◆ Supplied text:
______

ARE YOU WEARY FROM FACING SORROW?

AND NOT JUST YOURS, BUT THOSE WHOM YOU LOVE?

DO YOU FEEL AT TIMES THERE IS NO HOPE,

BUT YOU STILL LOOK FOR HELP FROM ABOVE?

 

HAVE OTHER’S ANSWERS JUST FAILED YOU?

THOUGH WITH GOOD INTENTIONS, THEY COME…

YOU STILL HEAR WORDS OF EMPTINESS,

AND YOU’VE FOUND HOPE IN NOONE?

 

MY CHILD, I HAVE NEVER PROMISED

THAT YOU’D HAVE EVERY SINGLE THING THAT IS GOOD…

I JUST ASKED YOU TO ALWAYS FOLLOW ME,

THOUGH AT TIMES YOU WOULDN’T THINK YOU COULD.

 

I NEVER PROMISED ALL YOUR DAYS WITHOUT SORROW,

DEATH, TRAGEDY, AND SICKNESS ARE ALL PART OF THIS LIFE.

BUT OH WHAT SWEETNESS AWAITS YOU

WHEN YOU MAKE IT THROUGH ALL THE STRIFE.

 

I NEVER PROMISED TO BE YOUR GENIE,

ANSWERING YOUR EVERY LITTLE WHIM,

BUT I DID ASK YOU TO STILL KEEP TRUSTING IN ME,

THOUGH ALL AROUND YOU SEEMS GRIM.

 

I NEVER SAID TO PRETEND THINGS ARE FINE,

OR TO JUST PRETEND YOU HAVE NO PAIN….

YOU HAVE TO BE REAL WHEN YOU COME TO ME,

AND STILL TRUST ME WHEN GRIEF COMES AGAIN.

 

SO AS YOU GO THROUGH THESE HORRIBLE MOMENTS

AND YOU WANT TO WISH IT ALL AWAY,

COME ONLY TO ME, I WILL ALWAYS BE HERE,

I DID PROMISE I’D NEVER GO AWAY.

______

◆ Data supplied:
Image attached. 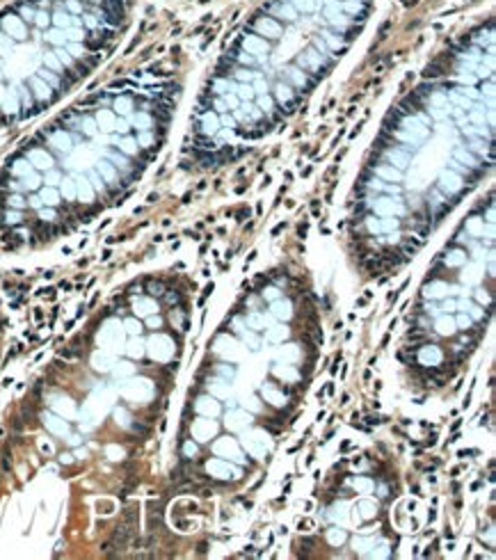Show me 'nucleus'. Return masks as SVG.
<instances>
[{
  "label": "nucleus",
  "mask_w": 496,
  "mask_h": 560,
  "mask_svg": "<svg viewBox=\"0 0 496 560\" xmlns=\"http://www.w3.org/2000/svg\"><path fill=\"white\" fill-rule=\"evenodd\" d=\"M348 510H350V503H346V501H341V503H336L332 508V512H329V519L332 522H336L339 526H343L348 519Z\"/></svg>",
  "instance_id": "nucleus-26"
},
{
  "label": "nucleus",
  "mask_w": 496,
  "mask_h": 560,
  "mask_svg": "<svg viewBox=\"0 0 496 560\" xmlns=\"http://www.w3.org/2000/svg\"><path fill=\"white\" fill-rule=\"evenodd\" d=\"M215 371H217V375H220V378L229 380V382L236 378V368H233V366H229V364H220L217 368H215Z\"/></svg>",
  "instance_id": "nucleus-40"
},
{
  "label": "nucleus",
  "mask_w": 496,
  "mask_h": 560,
  "mask_svg": "<svg viewBox=\"0 0 496 560\" xmlns=\"http://www.w3.org/2000/svg\"><path fill=\"white\" fill-rule=\"evenodd\" d=\"M53 409H55V414H60L62 419H73L75 416V405L71 398L67 396H60L53 400Z\"/></svg>",
  "instance_id": "nucleus-18"
},
{
  "label": "nucleus",
  "mask_w": 496,
  "mask_h": 560,
  "mask_svg": "<svg viewBox=\"0 0 496 560\" xmlns=\"http://www.w3.org/2000/svg\"><path fill=\"white\" fill-rule=\"evenodd\" d=\"M195 409L199 412L201 416H211V419H215V416H220L222 405L217 403V398L208 393V396H199V398H197Z\"/></svg>",
  "instance_id": "nucleus-10"
},
{
  "label": "nucleus",
  "mask_w": 496,
  "mask_h": 560,
  "mask_svg": "<svg viewBox=\"0 0 496 560\" xmlns=\"http://www.w3.org/2000/svg\"><path fill=\"white\" fill-rule=\"evenodd\" d=\"M126 354H128L131 359L144 357V341L140 339V334H138V336H133V339L126 343Z\"/></svg>",
  "instance_id": "nucleus-25"
},
{
  "label": "nucleus",
  "mask_w": 496,
  "mask_h": 560,
  "mask_svg": "<svg viewBox=\"0 0 496 560\" xmlns=\"http://www.w3.org/2000/svg\"><path fill=\"white\" fill-rule=\"evenodd\" d=\"M190 430H192V439H195L197 444H208V441L217 434L220 423L213 421L211 416H199V419L192 421V428H190Z\"/></svg>",
  "instance_id": "nucleus-4"
},
{
  "label": "nucleus",
  "mask_w": 496,
  "mask_h": 560,
  "mask_svg": "<svg viewBox=\"0 0 496 560\" xmlns=\"http://www.w3.org/2000/svg\"><path fill=\"white\" fill-rule=\"evenodd\" d=\"M375 172H377V176H382L384 181H400L402 178V172L396 170L393 165H380Z\"/></svg>",
  "instance_id": "nucleus-28"
},
{
  "label": "nucleus",
  "mask_w": 496,
  "mask_h": 560,
  "mask_svg": "<svg viewBox=\"0 0 496 560\" xmlns=\"http://www.w3.org/2000/svg\"><path fill=\"white\" fill-rule=\"evenodd\" d=\"M462 176H460L458 172H453V170H444L439 174V188L444 190V192H448V195H455V192H460L462 190Z\"/></svg>",
  "instance_id": "nucleus-12"
},
{
  "label": "nucleus",
  "mask_w": 496,
  "mask_h": 560,
  "mask_svg": "<svg viewBox=\"0 0 496 560\" xmlns=\"http://www.w3.org/2000/svg\"><path fill=\"white\" fill-rule=\"evenodd\" d=\"M373 210H375L377 215H382V217H393V215H402V213H405V206L400 204V199H393V197H382V199H377V202H375Z\"/></svg>",
  "instance_id": "nucleus-7"
},
{
  "label": "nucleus",
  "mask_w": 496,
  "mask_h": 560,
  "mask_svg": "<svg viewBox=\"0 0 496 560\" xmlns=\"http://www.w3.org/2000/svg\"><path fill=\"white\" fill-rule=\"evenodd\" d=\"M300 346H295V343H288V346H283L277 350V359L279 361H283V364H295L297 359H300Z\"/></svg>",
  "instance_id": "nucleus-24"
},
{
  "label": "nucleus",
  "mask_w": 496,
  "mask_h": 560,
  "mask_svg": "<svg viewBox=\"0 0 496 560\" xmlns=\"http://www.w3.org/2000/svg\"><path fill=\"white\" fill-rule=\"evenodd\" d=\"M455 325H458V329H471V327H473V320H471V315H469V314L460 311V315L455 318Z\"/></svg>",
  "instance_id": "nucleus-39"
},
{
  "label": "nucleus",
  "mask_w": 496,
  "mask_h": 560,
  "mask_svg": "<svg viewBox=\"0 0 496 560\" xmlns=\"http://www.w3.org/2000/svg\"><path fill=\"white\" fill-rule=\"evenodd\" d=\"M249 425H251V416L247 414V409H231V412L226 414V428L229 430H240V432H245Z\"/></svg>",
  "instance_id": "nucleus-9"
},
{
  "label": "nucleus",
  "mask_w": 496,
  "mask_h": 560,
  "mask_svg": "<svg viewBox=\"0 0 496 560\" xmlns=\"http://www.w3.org/2000/svg\"><path fill=\"white\" fill-rule=\"evenodd\" d=\"M464 272H469V277H466V275L462 277V281H464V283H478V281H480V275H478V272H480V263H473L471 268L464 270Z\"/></svg>",
  "instance_id": "nucleus-38"
},
{
  "label": "nucleus",
  "mask_w": 496,
  "mask_h": 560,
  "mask_svg": "<svg viewBox=\"0 0 496 560\" xmlns=\"http://www.w3.org/2000/svg\"><path fill=\"white\" fill-rule=\"evenodd\" d=\"M352 547H354V551H359V554H368V549H375V540H373V537H368V540H364V537H354Z\"/></svg>",
  "instance_id": "nucleus-36"
},
{
  "label": "nucleus",
  "mask_w": 496,
  "mask_h": 560,
  "mask_svg": "<svg viewBox=\"0 0 496 560\" xmlns=\"http://www.w3.org/2000/svg\"><path fill=\"white\" fill-rule=\"evenodd\" d=\"M423 295L427 300H441V297L448 295V286L444 281H430L423 286Z\"/></svg>",
  "instance_id": "nucleus-22"
},
{
  "label": "nucleus",
  "mask_w": 496,
  "mask_h": 560,
  "mask_svg": "<svg viewBox=\"0 0 496 560\" xmlns=\"http://www.w3.org/2000/svg\"><path fill=\"white\" fill-rule=\"evenodd\" d=\"M44 425L48 432H53L55 437H69L71 428H69V423L64 421L60 414H55V412H46L44 414Z\"/></svg>",
  "instance_id": "nucleus-8"
},
{
  "label": "nucleus",
  "mask_w": 496,
  "mask_h": 560,
  "mask_svg": "<svg viewBox=\"0 0 496 560\" xmlns=\"http://www.w3.org/2000/svg\"><path fill=\"white\" fill-rule=\"evenodd\" d=\"M279 295H282V293H279V288H265V290H263V297H265V300H270V302H275Z\"/></svg>",
  "instance_id": "nucleus-49"
},
{
  "label": "nucleus",
  "mask_w": 496,
  "mask_h": 560,
  "mask_svg": "<svg viewBox=\"0 0 496 560\" xmlns=\"http://www.w3.org/2000/svg\"><path fill=\"white\" fill-rule=\"evenodd\" d=\"M106 455L110 459H121L124 457V448H119V446H107L106 448Z\"/></svg>",
  "instance_id": "nucleus-45"
},
{
  "label": "nucleus",
  "mask_w": 496,
  "mask_h": 560,
  "mask_svg": "<svg viewBox=\"0 0 496 560\" xmlns=\"http://www.w3.org/2000/svg\"><path fill=\"white\" fill-rule=\"evenodd\" d=\"M213 453L220 455V457H229L231 462H238V464H245L247 462V457L243 455V451H240V446H238V441L233 439V437H222V439L215 441Z\"/></svg>",
  "instance_id": "nucleus-5"
},
{
  "label": "nucleus",
  "mask_w": 496,
  "mask_h": 560,
  "mask_svg": "<svg viewBox=\"0 0 496 560\" xmlns=\"http://www.w3.org/2000/svg\"><path fill=\"white\" fill-rule=\"evenodd\" d=\"M124 332H128L131 336H138L140 332H142V322L138 320V318H128V320H124Z\"/></svg>",
  "instance_id": "nucleus-37"
},
{
  "label": "nucleus",
  "mask_w": 496,
  "mask_h": 560,
  "mask_svg": "<svg viewBox=\"0 0 496 560\" xmlns=\"http://www.w3.org/2000/svg\"><path fill=\"white\" fill-rule=\"evenodd\" d=\"M357 510L361 512V519H375L377 515V505L373 501H359Z\"/></svg>",
  "instance_id": "nucleus-35"
},
{
  "label": "nucleus",
  "mask_w": 496,
  "mask_h": 560,
  "mask_svg": "<svg viewBox=\"0 0 496 560\" xmlns=\"http://www.w3.org/2000/svg\"><path fill=\"white\" fill-rule=\"evenodd\" d=\"M245 407H249L251 412H261V405H258L256 398H249V400H245Z\"/></svg>",
  "instance_id": "nucleus-51"
},
{
  "label": "nucleus",
  "mask_w": 496,
  "mask_h": 560,
  "mask_svg": "<svg viewBox=\"0 0 496 560\" xmlns=\"http://www.w3.org/2000/svg\"><path fill=\"white\" fill-rule=\"evenodd\" d=\"M110 371H112V375L117 380H121V378H131L133 373H135V366L128 364V361H114V366Z\"/></svg>",
  "instance_id": "nucleus-30"
},
{
  "label": "nucleus",
  "mask_w": 496,
  "mask_h": 560,
  "mask_svg": "<svg viewBox=\"0 0 496 560\" xmlns=\"http://www.w3.org/2000/svg\"><path fill=\"white\" fill-rule=\"evenodd\" d=\"M352 487H354L359 494H371V491L375 490V480L366 478V476H357V478L352 480Z\"/></svg>",
  "instance_id": "nucleus-31"
},
{
  "label": "nucleus",
  "mask_w": 496,
  "mask_h": 560,
  "mask_svg": "<svg viewBox=\"0 0 496 560\" xmlns=\"http://www.w3.org/2000/svg\"><path fill=\"white\" fill-rule=\"evenodd\" d=\"M288 336H290V329L286 327V322H282V325H270V327L265 329V341H268V343H283Z\"/></svg>",
  "instance_id": "nucleus-20"
},
{
  "label": "nucleus",
  "mask_w": 496,
  "mask_h": 560,
  "mask_svg": "<svg viewBox=\"0 0 496 560\" xmlns=\"http://www.w3.org/2000/svg\"><path fill=\"white\" fill-rule=\"evenodd\" d=\"M476 302L478 304H487V307H492V295L487 293L485 288H478L476 290Z\"/></svg>",
  "instance_id": "nucleus-43"
},
{
  "label": "nucleus",
  "mask_w": 496,
  "mask_h": 560,
  "mask_svg": "<svg viewBox=\"0 0 496 560\" xmlns=\"http://www.w3.org/2000/svg\"><path fill=\"white\" fill-rule=\"evenodd\" d=\"M133 311H135V315L146 318V315H151V314H158V302L153 300V297H138V300L133 302Z\"/></svg>",
  "instance_id": "nucleus-16"
},
{
  "label": "nucleus",
  "mask_w": 496,
  "mask_h": 560,
  "mask_svg": "<svg viewBox=\"0 0 496 560\" xmlns=\"http://www.w3.org/2000/svg\"><path fill=\"white\" fill-rule=\"evenodd\" d=\"M270 325H275V315H272V314H258V311H251V314L245 318V327L254 329V332H258V329H268Z\"/></svg>",
  "instance_id": "nucleus-14"
},
{
  "label": "nucleus",
  "mask_w": 496,
  "mask_h": 560,
  "mask_svg": "<svg viewBox=\"0 0 496 560\" xmlns=\"http://www.w3.org/2000/svg\"><path fill=\"white\" fill-rule=\"evenodd\" d=\"M441 359H444V352L437 346H423L419 350V364L425 366V368H437L441 364Z\"/></svg>",
  "instance_id": "nucleus-11"
},
{
  "label": "nucleus",
  "mask_w": 496,
  "mask_h": 560,
  "mask_svg": "<svg viewBox=\"0 0 496 560\" xmlns=\"http://www.w3.org/2000/svg\"><path fill=\"white\" fill-rule=\"evenodd\" d=\"M272 375L279 378V380H283V382H297V380H300V373H297L293 366L283 364V361L272 364Z\"/></svg>",
  "instance_id": "nucleus-15"
},
{
  "label": "nucleus",
  "mask_w": 496,
  "mask_h": 560,
  "mask_svg": "<svg viewBox=\"0 0 496 560\" xmlns=\"http://www.w3.org/2000/svg\"><path fill=\"white\" fill-rule=\"evenodd\" d=\"M423 311H425L427 315H439V311H441V309L437 307V304H434V302H425V304H423Z\"/></svg>",
  "instance_id": "nucleus-48"
},
{
  "label": "nucleus",
  "mask_w": 496,
  "mask_h": 560,
  "mask_svg": "<svg viewBox=\"0 0 496 560\" xmlns=\"http://www.w3.org/2000/svg\"><path fill=\"white\" fill-rule=\"evenodd\" d=\"M441 311H446V314L458 311V309H455V300H444V304H441Z\"/></svg>",
  "instance_id": "nucleus-50"
},
{
  "label": "nucleus",
  "mask_w": 496,
  "mask_h": 560,
  "mask_svg": "<svg viewBox=\"0 0 496 560\" xmlns=\"http://www.w3.org/2000/svg\"><path fill=\"white\" fill-rule=\"evenodd\" d=\"M434 329H437V334H441V336H453V334L458 332V325H455V318H453L451 314H444L439 315L437 320H434Z\"/></svg>",
  "instance_id": "nucleus-19"
},
{
  "label": "nucleus",
  "mask_w": 496,
  "mask_h": 560,
  "mask_svg": "<svg viewBox=\"0 0 496 560\" xmlns=\"http://www.w3.org/2000/svg\"><path fill=\"white\" fill-rule=\"evenodd\" d=\"M144 352H149V357L153 361H167L174 354V343L165 334H153L144 343Z\"/></svg>",
  "instance_id": "nucleus-2"
},
{
  "label": "nucleus",
  "mask_w": 496,
  "mask_h": 560,
  "mask_svg": "<svg viewBox=\"0 0 496 560\" xmlns=\"http://www.w3.org/2000/svg\"><path fill=\"white\" fill-rule=\"evenodd\" d=\"M146 290H149L153 297H160V295H165V290H167V288H165L163 281H149V283H146Z\"/></svg>",
  "instance_id": "nucleus-42"
},
{
  "label": "nucleus",
  "mask_w": 496,
  "mask_h": 560,
  "mask_svg": "<svg viewBox=\"0 0 496 560\" xmlns=\"http://www.w3.org/2000/svg\"><path fill=\"white\" fill-rule=\"evenodd\" d=\"M446 265H448V268H460V265H466V252H464V249H453V252H448Z\"/></svg>",
  "instance_id": "nucleus-32"
},
{
  "label": "nucleus",
  "mask_w": 496,
  "mask_h": 560,
  "mask_svg": "<svg viewBox=\"0 0 496 560\" xmlns=\"http://www.w3.org/2000/svg\"><path fill=\"white\" fill-rule=\"evenodd\" d=\"M114 419H117V423H119L121 428H131V416H128V412L121 407L114 409Z\"/></svg>",
  "instance_id": "nucleus-41"
},
{
  "label": "nucleus",
  "mask_w": 496,
  "mask_h": 560,
  "mask_svg": "<svg viewBox=\"0 0 496 560\" xmlns=\"http://www.w3.org/2000/svg\"><path fill=\"white\" fill-rule=\"evenodd\" d=\"M270 314L275 315V320L288 322L293 318V302L286 297H277L275 302H270Z\"/></svg>",
  "instance_id": "nucleus-13"
},
{
  "label": "nucleus",
  "mask_w": 496,
  "mask_h": 560,
  "mask_svg": "<svg viewBox=\"0 0 496 560\" xmlns=\"http://www.w3.org/2000/svg\"><path fill=\"white\" fill-rule=\"evenodd\" d=\"M60 462H62V464H71V455H69V453L60 455Z\"/></svg>",
  "instance_id": "nucleus-54"
},
{
  "label": "nucleus",
  "mask_w": 496,
  "mask_h": 560,
  "mask_svg": "<svg viewBox=\"0 0 496 560\" xmlns=\"http://www.w3.org/2000/svg\"><path fill=\"white\" fill-rule=\"evenodd\" d=\"M165 295H167V302H170V304H176V302H178V295H176L174 290H165Z\"/></svg>",
  "instance_id": "nucleus-52"
},
{
  "label": "nucleus",
  "mask_w": 496,
  "mask_h": 560,
  "mask_svg": "<svg viewBox=\"0 0 496 560\" xmlns=\"http://www.w3.org/2000/svg\"><path fill=\"white\" fill-rule=\"evenodd\" d=\"M208 389H211V396H215V398H226L229 393H231V384H229V380H224V378H213L211 382H208Z\"/></svg>",
  "instance_id": "nucleus-23"
},
{
  "label": "nucleus",
  "mask_w": 496,
  "mask_h": 560,
  "mask_svg": "<svg viewBox=\"0 0 496 560\" xmlns=\"http://www.w3.org/2000/svg\"><path fill=\"white\" fill-rule=\"evenodd\" d=\"M183 453H185V457H197V444L185 441V444H183Z\"/></svg>",
  "instance_id": "nucleus-47"
},
{
  "label": "nucleus",
  "mask_w": 496,
  "mask_h": 560,
  "mask_svg": "<svg viewBox=\"0 0 496 560\" xmlns=\"http://www.w3.org/2000/svg\"><path fill=\"white\" fill-rule=\"evenodd\" d=\"M261 398H263L265 403H270L272 407H283L286 405V396H283L282 391H277L272 384H263L261 386Z\"/></svg>",
  "instance_id": "nucleus-17"
},
{
  "label": "nucleus",
  "mask_w": 496,
  "mask_h": 560,
  "mask_svg": "<svg viewBox=\"0 0 496 560\" xmlns=\"http://www.w3.org/2000/svg\"><path fill=\"white\" fill-rule=\"evenodd\" d=\"M240 336H243V343H245L249 350H258V348H261V339H258V334L254 332V329L245 327L243 332H240Z\"/></svg>",
  "instance_id": "nucleus-33"
},
{
  "label": "nucleus",
  "mask_w": 496,
  "mask_h": 560,
  "mask_svg": "<svg viewBox=\"0 0 496 560\" xmlns=\"http://www.w3.org/2000/svg\"><path fill=\"white\" fill-rule=\"evenodd\" d=\"M172 322L181 329V311H172Z\"/></svg>",
  "instance_id": "nucleus-53"
},
{
  "label": "nucleus",
  "mask_w": 496,
  "mask_h": 560,
  "mask_svg": "<svg viewBox=\"0 0 496 560\" xmlns=\"http://www.w3.org/2000/svg\"><path fill=\"white\" fill-rule=\"evenodd\" d=\"M215 352L222 354V357L229 359V361H238V359L243 357V348H240L233 339H229V336H220V339L215 341Z\"/></svg>",
  "instance_id": "nucleus-6"
},
{
  "label": "nucleus",
  "mask_w": 496,
  "mask_h": 560,
  "mask_svg": "<svg viewBox=\"0 0 496 560\" xmlns=\"http://www.w3.org/2000/svg\"><path fill=\"white\" fill-rule=\"evenodd\" d=\"M464 227L471 236H485V220L483 217H469Z\"/></svg>",
  "instance_id": "nucleus-34"
},
{
  "label": "nucleus",
  "mask_w": 496,
  "mask_h": 560,
  "mask_svg": "<svg viewBox=\"0 0 496 560\" xmlns=\"http://www.w3.org/2000/svg\"><path fill=\"white\" fill-rule=\"evenodd\" d=\"M243 444H245L247 453L256 459H263L265 453H268L270 446H272L270 437H268L263 430H249V432H245L243 434Z\"/></svg>",
  "instance_id": "nucleus-1"
},
{
  "label": "nucleus",
  "mask_w": 496,
  "mask_h": 560,
  "mask_svg": "<svg viewBox=\"0 0 496 560\" xmlns=\"http://www.w3.org/2000/svg\"><path fill=\"white\" fill-rule=\"evenodd\" d=\"M217 128H220V119H217V114L206 112L204 117H201V131L206 133V135H215Z\"/></svg>",
  "instance_id": "nucleus-27"
},
{
  "label": "nucleus",
  "mask_w": 496,
  "mask_h": 560,
  "mask_svg": "<svg viewBox=\"0 0 496 560\" xmlns=\"http://www.w3.org/2000/svg\"><path fill=\"white\" fill-rule=\"evenodd\" d=\"M92 366H94L99 373H106L114 366V357L110 352H106V350H99V352L92 354Z\"/></svg>",
  "instance_id": "nucleus-21"
},
{
  "label": "nucleus",
  "mask_w": 496,
  "mask_h": 560,
  "mask_svg": "<svg viewBox=\"0 0 496 560\" xmlns=\"http://www.w3.org/2000/svg\"><path fill=\"white\" fill-rule=\"evenodd\" d=\"M206 473L211 476V478L215 480H238L240 476H243V471H240L238 466H233L231 462H226V459H220V457H213V459H208L206 462Z\"/></svg>",
  "instance_id": "nucleus-3"
},
{
  "label": "nucleus",
  "mask_w": 496,
  "mask_h": 560,
  "mask_svg": "<svg viewBox=\"0 0 496 560\" xmlns=\"http://www.w3.org/2000/svg\"><path fill=\"white\" fill-rule=\"evenodd\" d=\"M346 540H348V533L341 526H334V528L327 530V542L332 547H341V544H346Z\"/></svg>",
  "instance_id": "nucleus-29"
},
{
  "label": "nucleus",
  "mask_w": 496,
  "mask_h": 560,
  "mask_svg": "<svg viewBox=\"0 0 496 560\" xmlns=\"http://www.w3.org/2000/svg\"><path fill=\"white\" fill-rule=\"evenodd\" d=\"M466 314L471 315V320H483V318H485V311H483V307H480V304H471Z\"/></svg>",
  "instance_id": "nucleus-44"
},
{
  "label": "nucleus",
  "mask_w": 496,
  "mask_h": 560,
  "mask_svg": "<svg viewBox=\"0 0 496 560\" xmlns=\"http://www.w3.org/2000/svg\"><path fill=\"white\" fill-rule=\"evenodd\" d=\"M146 325H149L151 329H158L160 325H163V318L158 314H151V315H146Z\"/></svg>",
  "instance_id": "nucleus-46"
}]
</instances>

______

◆ Required task:
Reproduce the poem, everything from "AND YOU’VE FOUND" down to "THINK YOU COULD.", substituting "HEED" for "FOLLOW".

◆ Response to the exercise:
AND YOU’VE FOUND HOPE IN NOONE?

 

MY CHILD, I HAVE NEVER PROMISED

THAT YOU’D HAVE EVERY SINGLE THING THAT IS GOOD…

I JUST ASKED YOU TO ALWAYS HEED ME,

THOUGH AT TIMES YOU WOULDN’T THINK YOU COULD.